Ukraine’s leading private equity firm Dragon Capital bought the online Ukrainian news outlet Ukrainska Pravda, the newspaper announced on May 26.
Olena Prytula, founding editor of Ukrainska Pravda, and Tomas Fiala, CEO of Dragon Capital, signed a purchase agreement to transfer the outlet’s ownership to the investment fund.
The sum wasn’t disclosed. The business has about 50 employees.
The editorial policy of the publication and approaches to work will remain unchanged, according to Fiala.
“Same as with our existing media project, NV, we will maintain the practice of non-interference by the owner into Ukrayinska Pravda’s editorial policy and are pleased to announce the signing of a relevant document that will be publicly available on the UP website,” Fiala’s statement reads.
He added in a brief email to the Kyiv Post that the plan is to “continue. And make them technologically and commercially better.”
The Ukrainska Pravda team, led by Sevgil Musaieva, will continue their work in close cooperation with Prytula, who will continue in her role as founding editor.
Dragon Capital’s other media asset, Novoye Vremya, founded in 2014, will work independently from Ukrainska Pravda, according to the company.
Vitalii Sych, Novoye Vremya’s editor in chief, praised the initiative.
“As far as I know, the previous owner Olena Prytula has been wanting to leave the project for a while, so I’m glad that she chose Dragon instead of politics or oligarch for sale,” he wrote on Facebook.
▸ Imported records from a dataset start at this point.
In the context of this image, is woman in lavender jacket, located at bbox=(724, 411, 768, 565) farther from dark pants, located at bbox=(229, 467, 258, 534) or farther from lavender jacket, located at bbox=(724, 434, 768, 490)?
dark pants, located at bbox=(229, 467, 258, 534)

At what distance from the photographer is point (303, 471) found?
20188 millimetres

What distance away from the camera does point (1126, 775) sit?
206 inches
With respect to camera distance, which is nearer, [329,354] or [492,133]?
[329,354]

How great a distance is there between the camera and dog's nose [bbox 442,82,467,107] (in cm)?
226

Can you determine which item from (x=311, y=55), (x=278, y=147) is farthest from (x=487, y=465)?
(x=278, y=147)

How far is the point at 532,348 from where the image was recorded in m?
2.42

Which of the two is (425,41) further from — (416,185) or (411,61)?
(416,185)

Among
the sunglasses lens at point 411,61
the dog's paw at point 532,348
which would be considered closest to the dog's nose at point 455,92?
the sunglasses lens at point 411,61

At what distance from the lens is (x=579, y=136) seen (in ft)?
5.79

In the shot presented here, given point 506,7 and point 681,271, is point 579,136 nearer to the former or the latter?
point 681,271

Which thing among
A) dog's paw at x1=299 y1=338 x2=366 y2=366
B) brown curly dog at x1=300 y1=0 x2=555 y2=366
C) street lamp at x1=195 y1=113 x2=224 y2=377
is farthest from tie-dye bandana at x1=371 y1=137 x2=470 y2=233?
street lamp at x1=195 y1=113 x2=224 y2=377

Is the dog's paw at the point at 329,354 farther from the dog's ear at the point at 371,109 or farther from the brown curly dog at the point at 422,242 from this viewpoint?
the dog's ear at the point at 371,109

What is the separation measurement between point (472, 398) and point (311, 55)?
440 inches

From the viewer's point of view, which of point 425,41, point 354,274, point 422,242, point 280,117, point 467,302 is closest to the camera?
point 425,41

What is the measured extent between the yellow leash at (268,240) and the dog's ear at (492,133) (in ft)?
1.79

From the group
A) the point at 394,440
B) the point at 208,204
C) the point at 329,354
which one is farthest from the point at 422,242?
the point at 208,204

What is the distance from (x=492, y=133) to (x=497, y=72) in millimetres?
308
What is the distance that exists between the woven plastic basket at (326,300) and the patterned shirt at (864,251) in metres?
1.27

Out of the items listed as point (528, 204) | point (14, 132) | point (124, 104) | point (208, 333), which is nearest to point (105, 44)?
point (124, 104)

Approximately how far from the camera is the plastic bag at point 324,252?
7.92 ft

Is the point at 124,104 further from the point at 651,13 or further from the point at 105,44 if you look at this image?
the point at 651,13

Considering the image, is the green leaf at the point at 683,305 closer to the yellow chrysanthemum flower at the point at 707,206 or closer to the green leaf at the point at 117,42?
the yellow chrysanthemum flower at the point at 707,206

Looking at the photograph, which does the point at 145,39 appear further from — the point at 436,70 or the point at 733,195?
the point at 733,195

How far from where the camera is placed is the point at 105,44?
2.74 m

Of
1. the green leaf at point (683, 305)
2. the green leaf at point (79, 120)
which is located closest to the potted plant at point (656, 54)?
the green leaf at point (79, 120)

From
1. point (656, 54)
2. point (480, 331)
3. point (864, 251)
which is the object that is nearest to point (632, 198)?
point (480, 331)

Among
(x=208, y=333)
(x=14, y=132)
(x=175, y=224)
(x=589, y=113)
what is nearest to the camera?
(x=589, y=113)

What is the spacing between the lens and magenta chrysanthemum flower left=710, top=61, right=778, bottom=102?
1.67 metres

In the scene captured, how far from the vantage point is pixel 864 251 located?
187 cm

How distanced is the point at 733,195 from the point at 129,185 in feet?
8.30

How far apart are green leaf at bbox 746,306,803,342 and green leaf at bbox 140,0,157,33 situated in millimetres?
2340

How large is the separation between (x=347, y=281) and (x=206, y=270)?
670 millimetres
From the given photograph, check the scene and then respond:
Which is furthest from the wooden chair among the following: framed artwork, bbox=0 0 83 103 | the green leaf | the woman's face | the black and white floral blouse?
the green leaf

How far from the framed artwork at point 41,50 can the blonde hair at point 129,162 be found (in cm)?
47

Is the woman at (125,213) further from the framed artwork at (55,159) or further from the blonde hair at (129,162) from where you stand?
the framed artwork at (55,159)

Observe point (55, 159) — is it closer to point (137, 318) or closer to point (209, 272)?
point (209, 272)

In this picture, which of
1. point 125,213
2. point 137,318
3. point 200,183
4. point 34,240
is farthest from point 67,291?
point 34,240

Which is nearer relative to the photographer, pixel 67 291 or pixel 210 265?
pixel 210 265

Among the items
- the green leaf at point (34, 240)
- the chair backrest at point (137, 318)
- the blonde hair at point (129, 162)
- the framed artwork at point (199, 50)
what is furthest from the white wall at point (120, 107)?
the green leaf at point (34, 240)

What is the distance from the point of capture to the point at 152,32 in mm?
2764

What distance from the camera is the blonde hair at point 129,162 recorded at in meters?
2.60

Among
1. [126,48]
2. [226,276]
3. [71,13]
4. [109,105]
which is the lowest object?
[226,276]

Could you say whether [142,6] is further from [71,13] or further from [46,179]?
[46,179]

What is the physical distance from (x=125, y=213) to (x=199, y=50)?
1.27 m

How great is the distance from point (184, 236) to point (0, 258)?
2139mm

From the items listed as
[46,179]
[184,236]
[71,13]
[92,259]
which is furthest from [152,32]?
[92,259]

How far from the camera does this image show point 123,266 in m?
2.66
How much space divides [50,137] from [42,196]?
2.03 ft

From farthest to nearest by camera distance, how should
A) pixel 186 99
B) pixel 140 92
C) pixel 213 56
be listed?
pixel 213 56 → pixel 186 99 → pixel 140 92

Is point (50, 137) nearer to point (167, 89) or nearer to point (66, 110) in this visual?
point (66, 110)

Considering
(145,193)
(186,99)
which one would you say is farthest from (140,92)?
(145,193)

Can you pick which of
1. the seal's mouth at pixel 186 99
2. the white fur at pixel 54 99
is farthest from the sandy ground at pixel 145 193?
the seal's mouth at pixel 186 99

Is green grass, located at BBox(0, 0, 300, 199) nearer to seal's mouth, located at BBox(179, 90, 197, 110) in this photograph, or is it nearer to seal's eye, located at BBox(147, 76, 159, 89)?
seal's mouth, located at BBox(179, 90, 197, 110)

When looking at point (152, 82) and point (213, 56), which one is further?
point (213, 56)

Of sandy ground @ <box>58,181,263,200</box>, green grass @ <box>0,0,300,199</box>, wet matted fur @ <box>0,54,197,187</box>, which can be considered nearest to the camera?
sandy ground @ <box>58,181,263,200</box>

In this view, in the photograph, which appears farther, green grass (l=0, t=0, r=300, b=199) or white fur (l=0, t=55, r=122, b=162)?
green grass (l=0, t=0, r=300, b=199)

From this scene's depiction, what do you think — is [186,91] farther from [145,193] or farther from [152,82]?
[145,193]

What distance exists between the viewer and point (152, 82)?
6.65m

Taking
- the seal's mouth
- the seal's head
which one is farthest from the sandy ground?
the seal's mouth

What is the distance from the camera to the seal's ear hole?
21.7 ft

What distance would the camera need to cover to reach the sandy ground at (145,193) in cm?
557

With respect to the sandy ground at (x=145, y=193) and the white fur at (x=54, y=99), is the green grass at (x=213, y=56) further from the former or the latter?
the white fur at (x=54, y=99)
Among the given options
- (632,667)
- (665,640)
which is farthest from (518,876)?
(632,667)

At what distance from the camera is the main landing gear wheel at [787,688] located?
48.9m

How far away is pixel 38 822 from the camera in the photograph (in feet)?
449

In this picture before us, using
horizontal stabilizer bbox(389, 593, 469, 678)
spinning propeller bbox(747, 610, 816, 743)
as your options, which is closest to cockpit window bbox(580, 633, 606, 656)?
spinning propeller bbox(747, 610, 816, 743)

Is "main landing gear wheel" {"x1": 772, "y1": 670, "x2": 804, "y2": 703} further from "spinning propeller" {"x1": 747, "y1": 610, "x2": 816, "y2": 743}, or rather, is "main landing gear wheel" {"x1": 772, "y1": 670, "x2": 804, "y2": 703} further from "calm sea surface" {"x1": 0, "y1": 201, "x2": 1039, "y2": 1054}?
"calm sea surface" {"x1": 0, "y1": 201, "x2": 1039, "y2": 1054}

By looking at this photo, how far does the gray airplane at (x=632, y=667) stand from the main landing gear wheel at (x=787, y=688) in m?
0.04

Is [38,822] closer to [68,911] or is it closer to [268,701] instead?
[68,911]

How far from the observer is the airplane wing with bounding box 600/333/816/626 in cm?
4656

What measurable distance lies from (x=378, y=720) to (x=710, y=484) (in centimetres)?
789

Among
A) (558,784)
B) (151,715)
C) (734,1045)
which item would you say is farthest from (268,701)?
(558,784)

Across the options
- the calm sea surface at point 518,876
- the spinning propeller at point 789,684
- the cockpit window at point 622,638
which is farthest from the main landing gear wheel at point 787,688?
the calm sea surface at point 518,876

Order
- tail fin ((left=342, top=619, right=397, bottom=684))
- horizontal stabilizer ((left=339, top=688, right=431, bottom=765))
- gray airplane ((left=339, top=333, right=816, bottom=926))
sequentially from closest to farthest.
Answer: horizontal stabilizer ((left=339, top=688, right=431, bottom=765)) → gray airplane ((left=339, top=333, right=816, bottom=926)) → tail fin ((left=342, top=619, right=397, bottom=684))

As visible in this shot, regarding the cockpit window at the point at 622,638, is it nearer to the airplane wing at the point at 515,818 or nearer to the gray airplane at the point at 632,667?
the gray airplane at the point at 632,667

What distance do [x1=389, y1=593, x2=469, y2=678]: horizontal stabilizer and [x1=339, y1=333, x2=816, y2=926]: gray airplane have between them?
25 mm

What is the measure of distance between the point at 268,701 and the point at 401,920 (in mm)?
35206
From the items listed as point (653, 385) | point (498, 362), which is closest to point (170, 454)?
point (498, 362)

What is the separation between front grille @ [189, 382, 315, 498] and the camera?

Published in Ukrainian and Russian, Ukrainska Pravda was founded in April 2000 by Ukrainian journalist Georgiy Gongadze, killed in September the same year.
The reporter was abducted and his headless body was found months later in a forest near Kyiv, a murder linked to Leonid Kuchma, Ukraine’s authoritarian president from 1994-2005.
Gongadze had exposed high-level corruption and was an outspoken critic of Kuchma, whose voice is heard on audiotapes released by his former guard, Mykola Melnychenko, plotting to get rid of the journalist. Kuchma has always denied any involvement.
Four police officers were convicted of the crime. The highest-ranking one, Oleksiy Pukach, remains in jail. His boss at the time, Interior Minister Yuriy Kravchenko, died from two gunshot wounds to the head in 2005, a death ruled suspiciously as suicide. Formal charges were filed against Kuchma during Viktor Yanukovych’s administration, but the case went nowhere, despite the high-profile allegations by then-deputy prosecutor-general Renat Kuzmin.